▶ TEXTE PRÉSENTÉ:
★ ★ ★ ★ ★

Couturier & Turcotte (2014) affirment que c’est précisément son caractère interdisciplinaire qui en fait une discipline autonome distincte des disciplines classiques des sciences sociales. À leurs yeux, le travail social est une «discipline interdisciplinaire» sur trois plans: de par son histoire, puisque «le travail social est né dans un contexte appliqué et situé, au croisement de plusieurs professions et disciplines», de par son caractère appliqué et situé qui «appelle une formation généraliste qui puise dans une grande diversité de disciplines» et enfin, parce qu’il «requiert une capacité d’intermédiation qui en fait une forme réalisée d’interdisciplinarité». Ce qui fonde le travail social comme discipline autonome est que les savoirs d’autres disciplines sont «redisciplinés dans l’espace sémantique du travail social, et employés pragmatiquement sur le terrain dans une perspective éclectique et généraliste» (Couturier & Turcotte, 2014, p. 150). Pour ces auteurs, reconnaître le travail social comme une discipline académique autonome permet de renforcer son identité interdisciplinaire: «Pour qu’il y ait interdisciplinarité, c’est-à-dire co-transformation du regard de l’un pour l’autre, il doit y avoir identité […]. C’est donc l’identité en tant que singularité qui permet à un rapport interdisciplinaire de se constituer autour de préoccupations communes» (Couturier & Turcotte, 2014, p. 152). Le doctorat en travail social permet la création d’un «espace de disciplinarisation du travail social» qui est, du point de vue des auteurs, «une puissante condition permettant l’intégration des savoirs de l’espace pluridisciplinaire additif […] dans le projet interdisciplinaire du travail social, projet repérable empiriquement dans la compétence intermédiatrice des travailleuses sociales» (Couturier & Turcotte, 2014, p. 151).
Pour Parazelli (2015, p. 36) au contraire, la disciplinarisation risquerait «d’affaiblir les pratiques interdisciplinaires au profit d’une disciplinarisation scientifique du travail social plus préoccupée d’enrôlement et de surveillance de la doxa académique que d’élucidation scientifique». Il propose plutôt de considérer le travail social comme un «champ scientifique d’études interdisciplinaires», qui comporte à ses yeux l’avantage de «stimuler la créativité intellectuelle en proposant une ouverture à tous les horizons théoriques pertinents des sciences humaines et sociales, afin de nous donner la possibilité de décoder les diverses normativités des situations sociales et des pratiques d’intervention sociale».
2.4 Le travail social est une science participative
En France, les signataires du «Manifeste Pour une discipline sciences humaines et sociales – travail social» (Jovelin, 2021, p. 180) estiment que «dans le contexte actuel marqué par une forte demande de participation et de prise en compte des savoirs expérientiels», le travail social sera amené à «clarifier et à affirmer plus nettement aujourd’hui les méthodes d’objectivation qui lui sont propres». Cela suppose à leurs yeux de rompre avec la posture du «savant spectateur» qui invalide la personne accompagnée en tant que sujet connaissant, ainsi qu’avec le dogme selon lequel la vérité précède l’expérience.

★ ★ ★ ★ ★

▶ EXTRAIT DES DONNÉES:

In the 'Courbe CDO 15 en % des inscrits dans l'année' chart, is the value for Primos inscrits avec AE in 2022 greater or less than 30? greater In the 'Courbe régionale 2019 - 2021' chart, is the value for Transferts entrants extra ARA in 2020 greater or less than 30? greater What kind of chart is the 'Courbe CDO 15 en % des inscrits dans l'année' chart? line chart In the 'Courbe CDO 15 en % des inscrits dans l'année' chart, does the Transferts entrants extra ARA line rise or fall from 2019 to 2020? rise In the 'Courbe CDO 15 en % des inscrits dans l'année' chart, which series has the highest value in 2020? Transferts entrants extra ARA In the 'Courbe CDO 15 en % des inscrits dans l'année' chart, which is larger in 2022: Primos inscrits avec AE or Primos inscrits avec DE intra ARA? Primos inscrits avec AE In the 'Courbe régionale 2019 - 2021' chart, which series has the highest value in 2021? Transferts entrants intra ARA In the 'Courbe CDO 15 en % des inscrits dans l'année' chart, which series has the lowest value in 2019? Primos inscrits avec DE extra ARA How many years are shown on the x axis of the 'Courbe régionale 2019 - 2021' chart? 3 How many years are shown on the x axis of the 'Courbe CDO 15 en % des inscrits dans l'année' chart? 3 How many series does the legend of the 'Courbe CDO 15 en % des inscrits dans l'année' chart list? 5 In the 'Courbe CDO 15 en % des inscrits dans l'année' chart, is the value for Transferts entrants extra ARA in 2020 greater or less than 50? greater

★ ★ ★ ★ ★

▶ VOTRE OBJECTIF: Dans le texte sur le travail social, comment Parazelli propose-t-il de considérer le travail social ?

▶ SOLUTION DU PROBLÈME: Comme un «champ scientifique d’études interdisciplinaires».